Schweizerische Gesellschaft der Vertrauens- und Versicherungsärzte

Der HTA-Prozess

Der HTA-Bericht ist eingebettet in einen umfassenden HTA-Prozess und stellt dabei einen wichtigen Prozessschritt dar (siehe unten). Ein klar strukturierter Prozess ist entscheidend für eine erfolgreiche Verbindung von wissenschaftlicher Evidenz und politischer Entscheidungsfindung, die HTA zu leisten hat.(6)

  1. Identifikation (Horizon scanning)
  2. Prioritätensetzungg (Topic selection)
  3. Formulierung der Fragestellung (Scoping)
  4. Ausarbeitung eines HTA-Berichts (Assessment)
  5. Politische Würdigung im Kontext (Appraisal)
  6. Entscheidung (Decision)
  7. Verbreitung (Dissemination)
  8. Evaluation der Wirkung (Impact assessment)

Im Folgenden werden die einzelnen Schritte eines HTA-Prozesses kurz beschrieben:

1 Identifikation (Horizon scanning)

Der HTA-Prozess beginnt mit der Identifikation möglicher neuer Untersuchungsgegenstände („Horizon scanning“).
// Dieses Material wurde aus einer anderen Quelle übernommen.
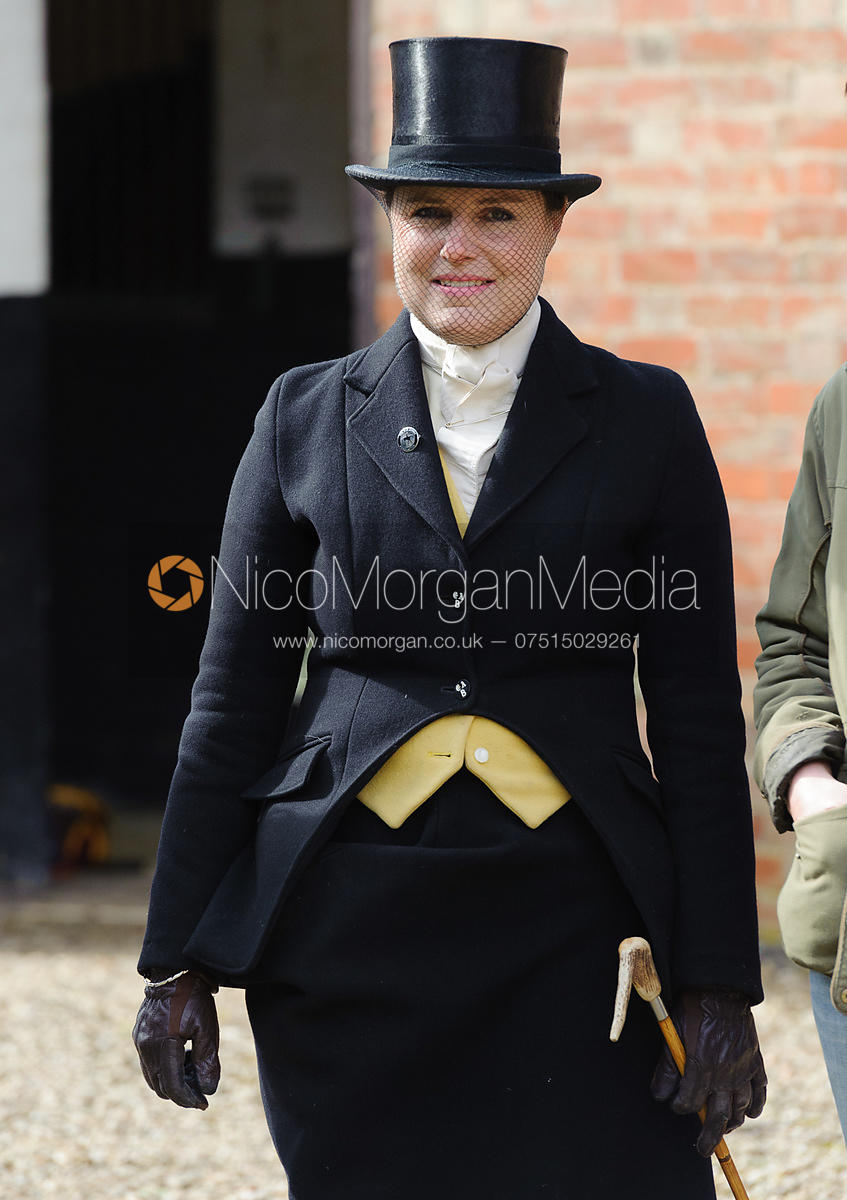 Clare Simper - Dianas of the Chase - Side Saddle Race 2014.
Dies drückt bildlich aus, wie der Horizont nach neuen Technologien abgesucht wird, um auf diese rechtzeitig aufmerksam zu werden. Die Identifikation neuer evaluationswürdiger Technologien sollte selbstverständlich möglichst früh erfolgen. Idealerweise schon während der Phase der Forschung und Entwicklung, sobald das mögliche Potenzial und die Verbreitung absehbar sind.
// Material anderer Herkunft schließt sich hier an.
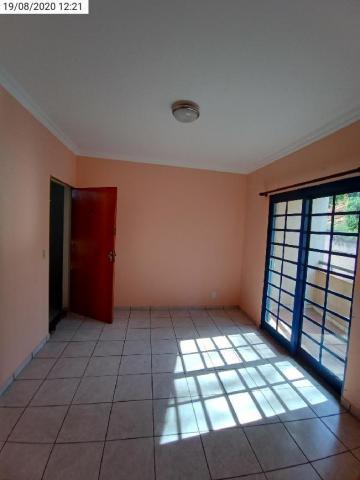 Alugar Apartamento / Padrão em Ribeirão Preto R$ 675,00 - Foto 1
2 Prioritätensetzung (Topic selection)

Nicht jede neue Technologie kann und soll mit einem HTA evaluiert werden. HTA-Berichte sind aufwändig zu erstellen und auch diese Ressourcen sollten wirtschaftlich eingesetzt werden. Es braucht somit eine Prioritätensetzung. Insbesondere ein grosser potenzieller Nutzen einer neuen Technologie, grosse potenzielle Kosten, grosse regionale Unterschiede oder grosse Unsicherheit sprechen für die Erstellung eines HTA-Berichts in einem konkreten Fall.
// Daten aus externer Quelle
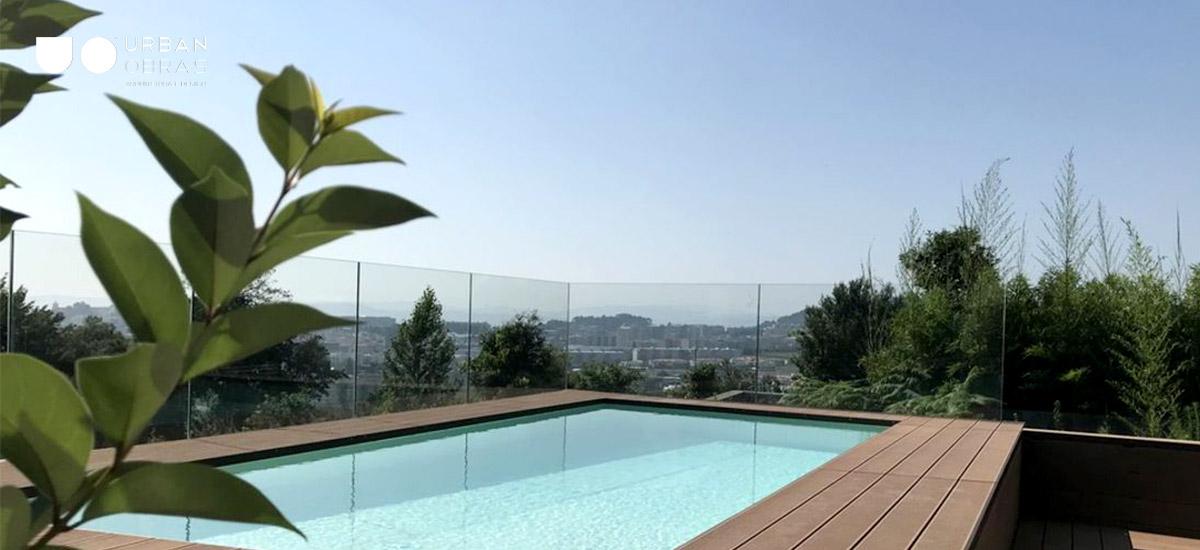 construção de piscina com vista sobre a cidade, casa com piscina, piscina com deck de madeira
3 Formulierung einer Fragestellung (Scoping)

Die Formulierung einer Fragestellung bildet die Schnittstelle zwischen dem politischen und dem wissenschaftlichen Element des HTA-Prozesses. Damit ein HTA-Bericht ausgearbeitet werden kann, braucht es eine Fragestellung, eine sogenannte „Policy question“. Dabei handelt es sich um eine Frage der Entscheidungsträger an die Ersteller eines HTA-Berichts, welche die wissenschaftliche Evidenz zur Beantwortung dieser Frage zusammentragen sollen. Eine derartige (häufig gestellte) „Policy question“ kann zum Beispiel sein: „Soll ein neues Medikament durch die soziale Krankenversicherung für eine bestimmte Patientengruppe bezahlt werden?“ In einem nächsten Schritt muss diese Frage von den Erstellern des HTA-Berichts in eine wissenschaftliche Fragestellung übersetzt werden. Eine solche wäre in diesem Beispiel dann: „Wie ist die Wirksamkeit und Wirtschaftlichkeit dieses neuen Medikaments für die definierte Patientengruppe verglichen mit der bisher besten Therapiemöglichkeit?“

Typischerweise wird an dieser Stelle des Prozesses das so genannte PICO-Schema verwendet, das klärt, was genau untersucht werden soll. Das Akronym steht für:

P =Population oder Patient
I =Intervention (Health Technology, diagnostisches oder therapeutisches Verfahren)
C =Comparator (Vergleichsintervention)
O =Outcome (relevante Zielgrössen)

Diese Punkte müssen präzise festgelegt werden, damit Fragen der Wirksamkeit und Wirtschaftlichkeit im Rahmen eines HTA Berichts bearbeitet werden können. Zusätzlich können sich dann noch ethische, rechtliche, soziale oder organisatorische Fragen ergeben. Welche Aspekte in einem HTA konkret thematisiert werden, hängt von deren Relevanz für die entsprechende Thematik ab.

4 Ausarbeitung eines HTA-Berichts (Assessment)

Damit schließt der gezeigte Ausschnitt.